Craft a Compelling Cover Letter: Use your cover letter to tell us why you're passionate about the role and how your background fits into our mission at StudySmarter. Share specific examples of your work in ML and how it relates to transforming sustainability in agriculture.
Showcase Your Technical Skills: Donât forget to mention your proficiency in tools like PyTorch, Docker, and cloud systems. We want to see your technical chops, so include any relevant projects or contributions to open-source frameworks that demonstrate your expertise.
Apply Through Our Website: We encourage you to apply directly through our website for the best chance of getting noticed. Itâs the easiest way for us to keep track of your application and ensure it reaches the right people!

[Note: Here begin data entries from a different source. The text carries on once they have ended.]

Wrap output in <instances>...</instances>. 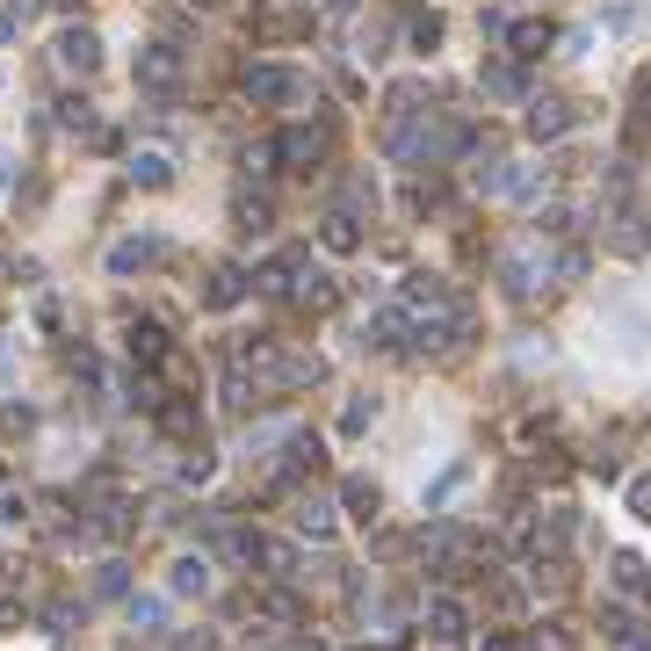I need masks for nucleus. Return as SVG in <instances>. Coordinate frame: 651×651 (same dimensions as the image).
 I'll use <instances>...</instances> for the list:
<instances>
[{
    "label": "nucleus",
    "mask_w": 651,
    "mask_h": 651,
    "mask_svg": "<svg viewBox=\"0 0 651 651\" xmlns=\"http://www.w3.org/2000/svg\"><path fill=\"white\" fill-rule=\"evenodd\" d=\"M623 492H630V514H637V521H651V478H630Z\"/></svg>",
    "instance_id": "a878e982"
},
{
    "label": "nucleus",
    "mask_w": 651,
    "mask_h": 651,
    "mask_svg": "<svg viewBox=\"0 0 651 651\" xmlns=\"http://www.w3.org/2000/svg\"><path fill=\"white\" fill-rule=\"evenodd\" d=\"M413 44H420V51H434V44H442V22L420 15V22H413Z\"/></svg>",
    "instance_id": "cd10ccee"
},
{
    "label": "nucleus",
    "mask_w": 651,
    "mask_h": 651,
    "mask_svg": "<svg viewBox=\"0 0 651 651\" xmlns=\"http://www.w3.org/2000/svg\"><path fill=\"white\" fill-rule=\"evenodd\" d=\"M210 471H217V456H210L203 442H196V449H181V485H203Z\"/></svg>",
    "instance_id": "4be33fe9"
},
{
    "label": "nucleus",
    "mask_w": 651,
    "mask_h": 651,
    "mask_svg": "<svg viewBox=\"0 0 651 651\" xmlns=\"http://www.w3.org/2000/svg\"><path fill=\"white\" fill-rule=\"evenodd\" d=\"M297 529L326 543V536H333V507H326V500H312V492H304V500H297Z\"/></svg>",
    "instance_id": "6ab92c4d"
},
{
    "label": "nucleus",
    "mask_w": 651,
    "mask_h": 651,
    "mask_svg": "<svg viewBox=\"0 0 651 651\" xmlns=\"http://www.w3.org/2000/svg\"><path fill=\"white\" fill-rule=\"evenodd\" d=\"M58 123H66V131H87V102L66 95V102H58Z\"/></svg>",
    "instance_id": "bb28decb"
},
{
    "label": "nucleus",
    "mask_w": 651,
    "mask_h": 651,
    "mask_svg": "<svg viewBox=\"0 0 651 651\" xmlns=\"http://www.w3.org/2000/svg\"><path fill=\"white\" fill-rule=\"evenodd\" d=\"M246 377H254V391H304V384L326 377V362L304 355V348H254L246 355Z\"/></svg>",
    "instance_id": "f257e3e1"
},
{
    "label": "nucleus",
    "mask_w": 651,
    "mask_h": 651,
    "mask_svg": "<svg viewBox=\"0 0 651 651\" xmlns=\"http://www.w3.org/2000/svg\"><path fill=\"white\" fill-rule=\"evenodd\" d=\"M232 217H239V232H268V225H275V210H268L261 196H239V210H232Z\"/></svg>",
    "instance_id": "412c9836"
},
{
    "label": "nucleus",
    "mask_w": 651,
    "mask_h": 651,
    "mask_svg": "<svg viewBox=\"0 0 651 651\" xmlns=\"http://www.w3.org/2000/svg\"><path fill=\"white\" fill-rule=\"evenodd\" d=\"M181 73H189V66H181V51H174V44H145V51L131 58V80L145 87V95H174Z\"/></svg>",
    "instance_id": "f03ea898"
},
{
    "label": "nucleus",
    "mask_w": 651,
    "mask_h": 651,
    "mask_svg": "<svg viewBox=\"0 0 651 651\" xmlns=\"http://www.w3.org/2000/svg\"><path fill=\"white\" fill-rule=\"evenodd\" d=\"M29 427H37V413H29V406H0V434H8V442H22Z\"/></svg>",
    "instance_id": "b1692460"
},
{
    "label": "nucleus",
    "mask_w": 651,
    "mask_h": 651,
    "mask_svg": "<svg viewBox=\"0 0 651 651\" xmlns=\"http://www.w3.org/2000/svg\"><path fill=\"white\" fill-rule=\"evenodd\" d=\"M160 623H167V608L152 594H131V630H160Z\"/></svg>",
    "instance_id": "5701e85b"
},
{
    "label": "nucleus",
    "mask_w": 651,
    "mask_h": 651,
    "mask_svg": "<svg viewBox=\"0 0 651 651\" xmlns=\"http://www.w3.org/2000/svg\"><path fill=\"white\" fill-rule=\"evenodd\" d=\"M123 586H131V579H123V565H102V579H95V594H123Z\"/></svg>",
    "instance_id": "c85d7f7f"
},
{
    "label": "nucleus",
    "mask_w": 651,
    "mask_h": 651,
    "mask_svg": "<svg viewBox=\"0 0 651 651\" xmlns=\"http://www.w3.org/2000/svg\"><path fill=\"white\" fill-rule=\"evenodd\" d=\"M326 152V131H304V123H290L283 138H275V160H290V167H312Z\"/></svg>",
    "instance_id": "6e6552de"
},
{
    "label": "nucleus",
    "mask_w": 651,
    "mask_h": 651,
    "mask_svg": "<svg viewBox=\"0 0 651 651\" xmlns=\"http://www.w3.org/2000/svg\"><path fill=\"white\" fill-rule=\"evenodd\" d=\"M0 529H29V500H22V492H0Z\"/></svg>",
    "instance_id": "393cba45"
},
{
    "label": "nucleus",
    "mask_w": 651,
    "mask_h": 651,
    "mask_svg": "<svg viewBox=\"0 0 651 651\" xmlns=\"http://www.w3.org/2000/svg\"><path fill=\"white\" fill-rule=\"evenodd\" d=\"M131 181H138V189H167V181H174V152H160V145L131 152Z\"/></svg>",
    "instance_id": "9b49d317"
},
{
    "label": "nucleus",
    "mask_w": 651,
    "mask_h": 651,
    "mask_svg": "<svg viewBox=\"0 0 651 651\" xmlns=\"http://www.w3.org/2000/svg\"><path fill=\"white\" fill-rule=\"evenodd\" d=\"M615 586H623V594H651V572H644L637 550H615Z\"/></svg>",
    "instance_id": "a211bd4d"
},
{
    "label": "nucleus",
    "mask_w": 651,
    "mask_h": 651,
    "mask_svg": "<svg viewBox=\"0 0 651 651\" xmlns=\"http://www.w3.org/2000/svg\"><path fill=\"white\" fill-rule=\"evenodd\" d=\"M167 586H174V594H196V601H203V594H210V557H203V550H181L174 565H167Z\"/></svg>",
    "instance_id": "423d86ee"
},
{
    "label": "nucleus",
    "mask_w": 651,
    "mask_h": 651,
    "mask_svg": "<svg viewBox=\"0 0 651 651\" xmlns=\"http://www.w3.org/2000/svg\"><path fill=\"white\" fill-rule=\"evenodd\" d=\"M58 66L87 80V73L102 66V37H95V29H66V37H58Z\"/></svg>",
    "instance_id": "39448f33"
},
{
    "label": "nucleus",
    "mask_w": 651,
    "mask_h": 651,
    "mask_svg": "<svg viewBox=\"0 0 651 651\" xmlns=\"http://www.w3.org/2000/svg\"><path fill=\"white\" fill-rule=\"evenodd\" d=\"M319 246H326V254H355V246H362V232H355V217H348V210H333L326 225H319Z\"/></svg>",
    "instance_id": "ddd939ff"
},
{
    "label": "nucleus",
    "mask_w": 651,
    "mask_h": 651,
    "mask_svg": "<svg viewBox=\"0 0 651 651\" xmlns=\"http://www.w3.org/2000/svg\"><path fill=\"white\" fill-rule=\"evenodd\" d=\"M174 651H210V637L196 630V637H174Z\"/></svg>",
    "instance_id": "473e14b6"
},
{
    "label": "nucleus",
    "mask_w": 651,
    "mask_h": 651,
    "mask_svg": "<svg viewBox=\"0 0 651 651\" xmlns=\"http://www.w3.org/2000/svg\"><path fill=\"white\" fill-rule=\"evenodd\" d=\"M8 189H15V152L0 145V196H8Z\"/></svg>",
    "instance_id": "7c9ffc66"
},
{
    "label": "nucleus",
    "mask_w": 651,
    "mask_h": 651,
    "mask_svg": "<svg viewBox=\"0 0 651 651\" xmlns=\"http://www.w3.org/2000/svg\"><path fill=\"white\" fill-rule=\"evenodd\" d=\"M478 87L492 102H521V66H507V58H492V66H478Z\"/></svg>",
    "instance_id": "f8f14e48"
},
{
    "label": "nucleus",
    "mask_w": 651,
    "mask_h": 651,
    "mask_svg": "<svg viewBox=\"0 0 651 651\" xmlns=\"http://www.w3.org/2000/svg\"><path fill=\"white\" fill-rule=\"evenodd\" d=\"M239 297H246V275H239V268H210L203 304H217V312H225V304H239Z\"/></svg>",
    "instance_id": "dca6fc26"
},
{
    "label": "nucleus",
    "mask_w": 651,
    "mask_h": 651,
    "mask_svg": "<svg viewBox=\"0 0 651 651\" xmlns=\"http://www.w3.org/2000/svg\"><path fill=\"white\" fill-rule=\"evenodd\" d=\"M340 507H348L355 521H377V485H369V478H348V485H340Z\"/></svg>",
    "instance_id": "f3484780"
},
{
    "label": "nucleus",
    "mask_w": 651,
    "mask_h": 651,
    "mask_svg": "<svg viewBox=\"0 0 651 651\" xmlns=\"http://www.w3.org/2000/svg\"><path fill=\"white\" fill-rule=\"evenodd\" d=\"M478 651H521V644H514L507 630H485V644H478Z\"/></svg>",
    "instance_id": "2f4dec72"
},
{
    "label": "nucleus",
    "mask_w": 651,
    "mask_h": 651,
    "mask_svg": "<svg viewBox=\"0 0 651 651\" xmlns=\"http://www.w3.org/2000/svg\"><path fill=\"white\" fill-rule=\"evenodd\" d=\"M131 362H145V369H152V362H167V326H152V319L131 326Z\"/></svg>",
    "instance_id": "2eb2a0df"
},
{
    "label": "nucleus",
    "mask_w": 651,
    "mask_h": 651,
    "mask_svg": "<svg viewBox=\"0 0 651 651\" xmlns=\"http://www.w3.org/2000/svg\"><path fill=\"white\" fill-rule=\"evenodd\" d=\"M246 95H254V102H297L304 95V73H290V66H254V73H246Z\"/></svg>",
    "instance_id": "7ed1b4c3"
},
{
    "label": "nucleus",
    "mask_w": 651,
    "mask_h": 651,
    "mask_svg": "<svg viewBox=\"0 0 651 651\" xmlns=\"http://www.w3.org/2000/svg\"><path fill=\"white\" fill-rule=\"evenodd\" d=\"M15 22H22L15 8H0V44H8V37H15Z\"/></svg>",
    "instance_id": "72a5a7b5"
},
{
    "label": "nucleus",
    "mask_w": 651,
    "mask_h": 651,
    "mask_svg": "<svg viewBox=\"0 0 651 651\" xmlns=\"http://www.w3.org/2000/svg\"><path fill=\"white\" fill-rule=\"evenodd\" d=\"M521 123H529V138H536V145H550V138H565L579 116H572L565 102H529V116H521Z\"/></svg>",
    "instance_id": "0eeeda50"
},
{
    "label": "nucleus",
    "mask_w": 651,
    "mask_h": 651,
    "mask_svg": "<svg viewBox=\"0 0 651 651\" xmlns=\"http://www.w3.org/2000/svg\"><path fill=\"white\" fill-rule=\"evenodd\" d=\"M167 246H160V232H131V239H116L109 246V275H131V268H152Z\"/></svg>",
    "instance_id": "20e7f679"
},
{
    "label": "nucleus",
    "mask_w": 651,
    "mask_h": 651,
    "mask_svg": "<svg viewBox=\"0 0 651 651\" xmlns=\"http://www.w3.org/2000/svg\"><path fill=\"white\" fill-rule=\"evenodd\" d=\"M500 275H507L514 297H536V283L550 275V261H536V254H500Z\"/></svg>",
    "instance_id": "9d476101"
},
{
    "label": "nucleus",
    "mask_w": 651,
    "mask_h": 651,
    "mask_svg": "<svg viewBox=\"0 0 651 651\" xmlns=\"http://www.w3.org/2000/svg\"><path fill=\"white\" fill-rule=\"evenodd\" d=\"M507 37H514V58H543V44H550V22H514Z\"/></svg>",
    "instance_id": "aec40b11"
},
{
    "label": "nucleus",
    "mask_w": 651,
    "mask_h": 651,
    "mask_svg": "<svg viewBox=\"0 0 651 651\" xmlns=\"http://www.w3.org/2000/svg\"><path fill=\"white\" fill-rule=\"evenodd\" d=\"M550 189V167H514L507 181H500V196H514V203H536Z\"/></svg>",
    "instance_id": "4468645a"
},
{
    "label": "nucleus",
    "mask_w": 651,
    "mask_h": 651,
    "mask_svg": "<svg viewBox=\"0 0 651 651\" xmlns=\"http://www.w3.org/2000/svg\"><path fill=\"white\" fill-rule=\"evenodd\" d=\"M15 623H22V601H15V594H0V630H15Z\"/></svg>",
    "instance_id": "c756f323"
},
{
    "label": "nucleus",
    "mask_w": 651,
    "mask_h": 651,
    "mask_svg": "<svg viewBox=\"0 0 651 651\" xmlns=\"http://www.w3.org/2000/svg\"><path fill=\"white\" fill-rule=\"evenodd\" d=\"M463 630H471V615H463V601H449V594H434V601H427V637H442V644H456Z\"/></svg>",
    "instance_id": "1a4fd4ad"
}]
</instances>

How to prepare for a job interview at Hlx Life Sciences
â¨Know Your ML Fundamentals
Make sure you brush up on your machine learning fundamentals before the interview. Be ready to discuss concepts like data preprocessing, distributed training, and large-scale inference. This will show that you have a solid understanding of the technical requirements for the role.
â¨Showcase Your Projects
Prepare to talk about specific projects where you've implemented ML models or built infrastructure. Highlight any experience with tools like PyTorch, Docker, or Kubernetes. Sharing concrete examples will demonstrate your hands-on experience and problem-solving skills.
â¨Collaborative Mindset
Since the role involves working closely with research scientists, be prepared to discuss how you approach collaboration. Share examples of how you've worked in multidisciplinary teams and how you ensure clear communication and reproducibility in your work.
â¨Passion for Sustainability
Express your interest in the company's mission to improve sustainability in agriculture. Research their AI-driven molecular discovery platform and be ready to discuss how your skills can contribute to their goals. Showing genuine enthusiasm for their work can set you apart from other candidates.